> **SELECTED EXCERPT**
═══
If you’d told me a few years ago I’d be raising my daughter in the French Alps, I’d have laughed (politely), finished my coffee in Bristol, and changed the subject.

I was a homebody through and through. Rooted, routine driven, and deeply content in my comfort zone. Apart from two months living in Bath (which, let’s be honest, barely counts), I’d never lived anywhere else. Bristol was home. Full stop.

And then life, as it does, started rewriting the script.

The Sliding Door Moment That Started It All

In 2019, I met Sion. I’d warned him a relationship between Bristol and London was a bit complicated. But he said yes to the date anyway. He was healing from a bike crash at the time, so maybe he was slightly concussed, or maybe it was fate. Either way, that “yes” was one of those small sliding door moments that changed everything.

Sion had lived a very different life to mine, his twenties were spent chasing snow seasons, ski lifts, and long days in the mountains. I was living my best Bristol life: trail runs on the Downs, coffee with friends, weekends that felt like home. But somehow, we met in the middle and we built something beautiful.

When Everything Changed

In 2021, I lost my dad. My anchor. My source of wisdom, love, and quiet encouragement.
═══
(Data items)

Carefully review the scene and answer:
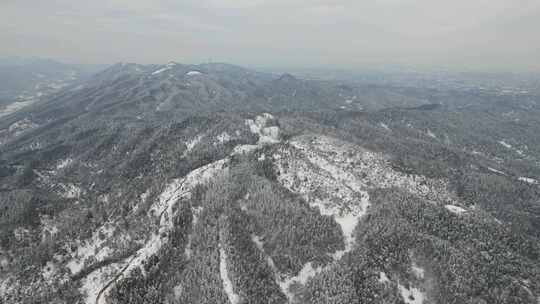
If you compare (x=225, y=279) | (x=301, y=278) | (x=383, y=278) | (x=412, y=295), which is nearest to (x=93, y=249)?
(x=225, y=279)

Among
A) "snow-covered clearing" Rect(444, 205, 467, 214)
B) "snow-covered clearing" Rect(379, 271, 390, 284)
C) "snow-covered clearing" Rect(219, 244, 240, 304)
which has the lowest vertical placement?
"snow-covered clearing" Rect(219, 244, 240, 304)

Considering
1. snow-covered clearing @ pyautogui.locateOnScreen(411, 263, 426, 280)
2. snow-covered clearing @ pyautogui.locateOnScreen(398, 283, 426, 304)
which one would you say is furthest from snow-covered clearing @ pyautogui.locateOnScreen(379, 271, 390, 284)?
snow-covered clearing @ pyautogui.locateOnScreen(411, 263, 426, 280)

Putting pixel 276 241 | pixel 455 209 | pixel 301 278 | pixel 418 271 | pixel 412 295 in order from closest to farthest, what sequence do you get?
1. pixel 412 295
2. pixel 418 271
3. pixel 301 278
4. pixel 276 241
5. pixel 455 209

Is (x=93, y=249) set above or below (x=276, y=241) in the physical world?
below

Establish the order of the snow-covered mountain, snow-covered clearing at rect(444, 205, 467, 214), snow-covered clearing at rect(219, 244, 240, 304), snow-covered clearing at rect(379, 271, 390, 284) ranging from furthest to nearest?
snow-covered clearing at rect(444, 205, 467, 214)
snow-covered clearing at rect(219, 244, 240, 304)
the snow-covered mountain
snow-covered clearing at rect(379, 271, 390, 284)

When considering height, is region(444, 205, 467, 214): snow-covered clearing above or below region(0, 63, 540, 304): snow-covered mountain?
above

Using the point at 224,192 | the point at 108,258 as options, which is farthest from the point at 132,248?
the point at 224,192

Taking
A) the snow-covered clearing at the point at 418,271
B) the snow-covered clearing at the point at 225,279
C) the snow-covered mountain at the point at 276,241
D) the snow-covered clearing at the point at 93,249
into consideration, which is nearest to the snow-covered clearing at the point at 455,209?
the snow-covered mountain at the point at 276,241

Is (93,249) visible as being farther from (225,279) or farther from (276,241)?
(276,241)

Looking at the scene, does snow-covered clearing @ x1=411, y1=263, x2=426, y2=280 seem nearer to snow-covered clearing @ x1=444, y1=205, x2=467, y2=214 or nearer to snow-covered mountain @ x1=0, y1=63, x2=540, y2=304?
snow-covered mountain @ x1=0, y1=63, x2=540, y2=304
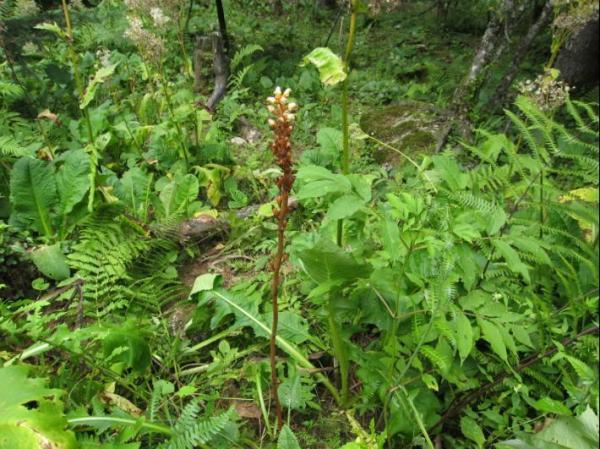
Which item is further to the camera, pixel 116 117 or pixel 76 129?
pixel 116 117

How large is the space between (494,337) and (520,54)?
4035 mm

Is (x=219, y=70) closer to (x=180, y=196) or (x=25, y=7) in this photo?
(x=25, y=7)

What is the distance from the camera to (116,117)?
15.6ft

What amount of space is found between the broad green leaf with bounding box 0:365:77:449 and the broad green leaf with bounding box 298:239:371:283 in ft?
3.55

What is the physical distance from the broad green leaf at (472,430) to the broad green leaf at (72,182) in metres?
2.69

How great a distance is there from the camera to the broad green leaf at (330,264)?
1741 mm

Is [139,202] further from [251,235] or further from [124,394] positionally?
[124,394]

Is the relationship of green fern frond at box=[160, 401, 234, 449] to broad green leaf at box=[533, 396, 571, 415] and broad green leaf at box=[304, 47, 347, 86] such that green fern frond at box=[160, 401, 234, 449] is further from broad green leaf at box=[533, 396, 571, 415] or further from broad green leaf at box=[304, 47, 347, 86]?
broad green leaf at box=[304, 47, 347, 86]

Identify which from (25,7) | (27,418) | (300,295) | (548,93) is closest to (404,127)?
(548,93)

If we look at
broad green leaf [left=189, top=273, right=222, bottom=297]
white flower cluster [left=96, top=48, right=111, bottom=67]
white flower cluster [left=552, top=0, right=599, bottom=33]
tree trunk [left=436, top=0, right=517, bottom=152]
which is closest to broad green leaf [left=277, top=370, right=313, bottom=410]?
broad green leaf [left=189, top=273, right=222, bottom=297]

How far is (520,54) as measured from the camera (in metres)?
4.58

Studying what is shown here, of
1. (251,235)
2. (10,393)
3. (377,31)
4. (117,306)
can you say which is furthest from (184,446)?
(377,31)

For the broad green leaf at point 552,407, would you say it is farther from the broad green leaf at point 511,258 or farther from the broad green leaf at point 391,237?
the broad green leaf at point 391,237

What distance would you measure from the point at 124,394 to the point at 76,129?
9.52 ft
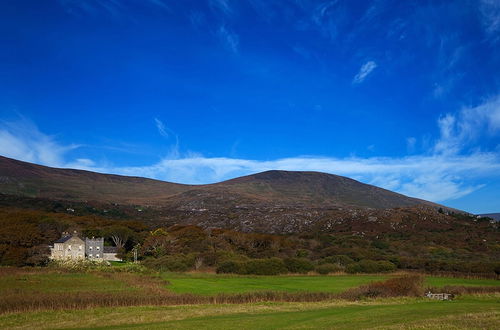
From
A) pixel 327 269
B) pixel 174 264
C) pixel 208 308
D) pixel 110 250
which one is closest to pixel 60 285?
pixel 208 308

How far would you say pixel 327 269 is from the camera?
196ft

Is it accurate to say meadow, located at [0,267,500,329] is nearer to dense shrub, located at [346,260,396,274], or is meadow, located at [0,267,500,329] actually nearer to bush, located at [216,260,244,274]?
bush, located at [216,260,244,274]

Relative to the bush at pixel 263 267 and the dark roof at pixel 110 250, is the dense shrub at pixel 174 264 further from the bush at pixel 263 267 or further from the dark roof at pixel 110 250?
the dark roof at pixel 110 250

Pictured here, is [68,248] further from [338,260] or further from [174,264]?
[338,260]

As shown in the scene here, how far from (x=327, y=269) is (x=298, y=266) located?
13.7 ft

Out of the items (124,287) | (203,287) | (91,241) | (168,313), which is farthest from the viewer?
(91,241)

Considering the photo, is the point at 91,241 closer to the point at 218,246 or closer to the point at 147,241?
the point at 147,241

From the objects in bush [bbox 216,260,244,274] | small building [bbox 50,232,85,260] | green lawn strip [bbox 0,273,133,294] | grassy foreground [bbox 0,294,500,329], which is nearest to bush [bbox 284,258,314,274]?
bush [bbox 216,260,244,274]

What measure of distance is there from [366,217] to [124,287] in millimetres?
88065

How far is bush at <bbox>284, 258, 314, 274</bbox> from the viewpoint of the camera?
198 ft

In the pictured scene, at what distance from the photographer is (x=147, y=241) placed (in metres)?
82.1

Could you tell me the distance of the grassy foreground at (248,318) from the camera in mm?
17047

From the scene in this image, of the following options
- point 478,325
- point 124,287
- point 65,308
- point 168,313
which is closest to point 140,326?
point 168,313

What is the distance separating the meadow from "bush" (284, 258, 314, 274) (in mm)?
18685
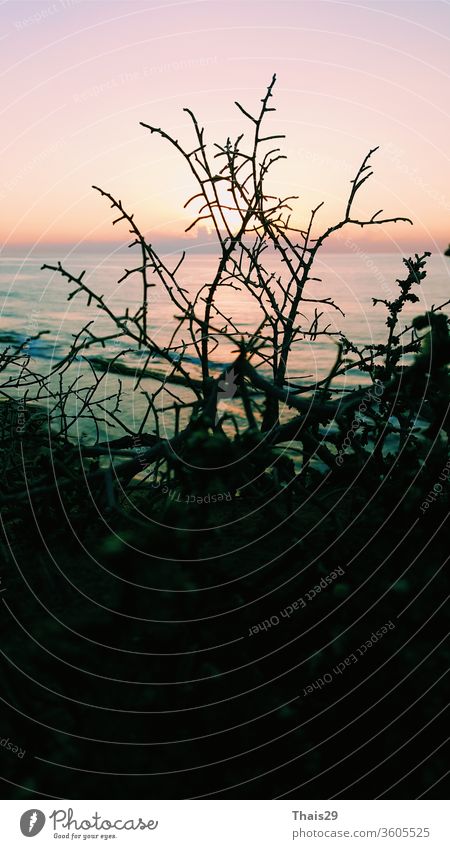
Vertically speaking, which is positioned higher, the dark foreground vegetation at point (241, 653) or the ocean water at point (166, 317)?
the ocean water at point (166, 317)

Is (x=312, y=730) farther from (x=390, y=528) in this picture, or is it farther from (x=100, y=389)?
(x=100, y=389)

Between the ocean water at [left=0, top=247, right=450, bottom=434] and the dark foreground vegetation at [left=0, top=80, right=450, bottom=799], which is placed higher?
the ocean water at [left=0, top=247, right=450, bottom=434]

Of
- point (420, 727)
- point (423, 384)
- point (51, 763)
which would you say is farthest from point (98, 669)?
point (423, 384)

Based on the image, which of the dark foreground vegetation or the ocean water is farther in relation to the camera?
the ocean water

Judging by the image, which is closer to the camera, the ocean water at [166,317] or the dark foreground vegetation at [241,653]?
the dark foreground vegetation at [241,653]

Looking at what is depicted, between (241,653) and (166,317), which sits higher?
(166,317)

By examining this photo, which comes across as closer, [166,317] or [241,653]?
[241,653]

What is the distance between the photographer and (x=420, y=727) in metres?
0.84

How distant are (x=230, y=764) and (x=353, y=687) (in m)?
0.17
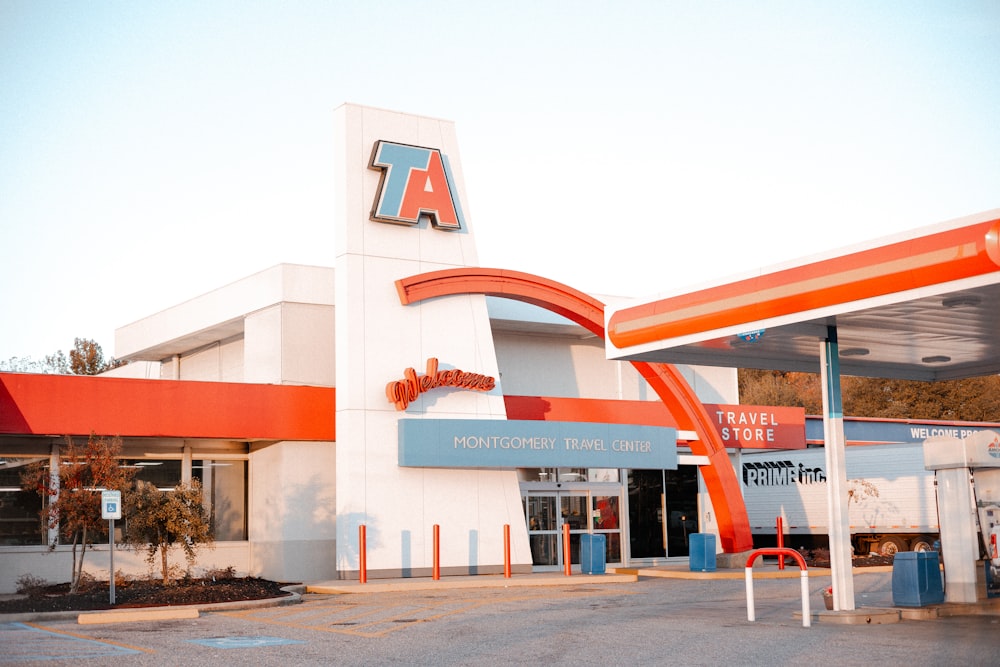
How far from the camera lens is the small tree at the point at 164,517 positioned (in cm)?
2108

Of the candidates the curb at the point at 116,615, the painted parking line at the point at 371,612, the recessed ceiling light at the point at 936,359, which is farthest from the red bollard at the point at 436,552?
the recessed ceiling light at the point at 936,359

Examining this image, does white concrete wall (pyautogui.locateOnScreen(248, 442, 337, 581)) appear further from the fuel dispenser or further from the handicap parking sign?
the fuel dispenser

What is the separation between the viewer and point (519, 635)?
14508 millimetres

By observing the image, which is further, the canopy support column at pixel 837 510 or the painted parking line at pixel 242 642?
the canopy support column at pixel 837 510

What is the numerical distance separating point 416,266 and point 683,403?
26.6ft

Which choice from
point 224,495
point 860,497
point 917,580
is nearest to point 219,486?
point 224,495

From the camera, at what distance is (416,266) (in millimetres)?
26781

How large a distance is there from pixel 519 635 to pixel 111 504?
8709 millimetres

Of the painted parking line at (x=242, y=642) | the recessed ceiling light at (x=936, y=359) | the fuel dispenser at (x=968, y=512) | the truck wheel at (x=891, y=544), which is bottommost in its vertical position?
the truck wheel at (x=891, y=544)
═══
> **GIVEN REQUEST A**
Condense the paragraph of the blog post about moving to the French Alps that begins "Sion had lived a very different life" into a short bulleted list, keeping its main facts.
> **GIVEN REQUEST B**
According to the blog post about moving to the French Alps, why does the writer suggest Sion might have been slightly concussed when he agreed to the date? Answer in one to three sentences.
> **GIVEN REQUEST C**
Pick up the blog post about moving to the French Alps right after its last sentence and keep writing it.
The records have nothing to do with what is asked here.

> **EXPECTED ANSWER A**
- Sion spent his twenties chasing snow seasons, ski lifts and long days in the mountains.
- The writer was living a full Bristol life of trail runs on the Downs, coffee with friends and weekends that felt like home.
- Despite their different lives, they met in the middle and built something beautiful together.

> **EXPECTED ANSWER B**
Sion was healing from a bike crash when he said yes to the date. The writer jokes that this may explain why he agreed despite being warned that a relationship between Bristol and London was a bit complicated.

> **EXPECTED ANSWER C**
Grief doesn’t just break your heart. It shifts your entire world. It stripped everything back to the bones and forced me to really look at what mattered.

In 2022, Sion and I got married.
In 2023, we welcomed our daughter Margot, our greatest adventure yet.

For both of us, becoming parents was a dream come true. While many people see having a child as the end of freedom, we saw it as the beginning of something deeper. She didn’t limit us, she expanded us. And we knew we wanted her to grow up with space, with mountains, with curiosity stitched into the everyday.

Van Life, Big Climbs, and One Very Pink Panther

In 2024, with Margot (and our cockapoo, Thatcher) in tow, we packed up our van; The Pink Panther and set off for a European summer.

We weren’t wandering aimlessly. We had a plan.

We chased iconic climbs for Sion to cycle, and I laced up for some of Europe’s most iconic ultra races. From the Dolomites to the Pyrenees, every stop added fuel to something we hadn’t quite said out loud yet:
What if we didn’t go back?

We weren’t running away from anything. We had a life in Bristol that we loved. But we were running toward something too: more movement, more nature, more room to grow as a family.

Finding Chamonix (And Something We Didn’t Know We Needed)

We planned a week there in August. Just a taste.

But that taste? It lingered.

There was something about Chamonix that felt alive, a town built around movement, resilience, and a shared love of the outdoors.

For Sion, it was heaven. Towering climbs, snowy summits, people who chat gear ratios over croissants. For me, it was magnetic. The energy of the trails, the thrum of race season, the kind of terrain that makes you feel small and strong at the same time.

But it wasn’t just about sport. There was something deeper. The rhythm of the town felt simple but expansive, where toddlers could grow up bilingual, barefoot in the garden, surrounded by nature and people who live outside.

It didn’t feel like a place we were visiting.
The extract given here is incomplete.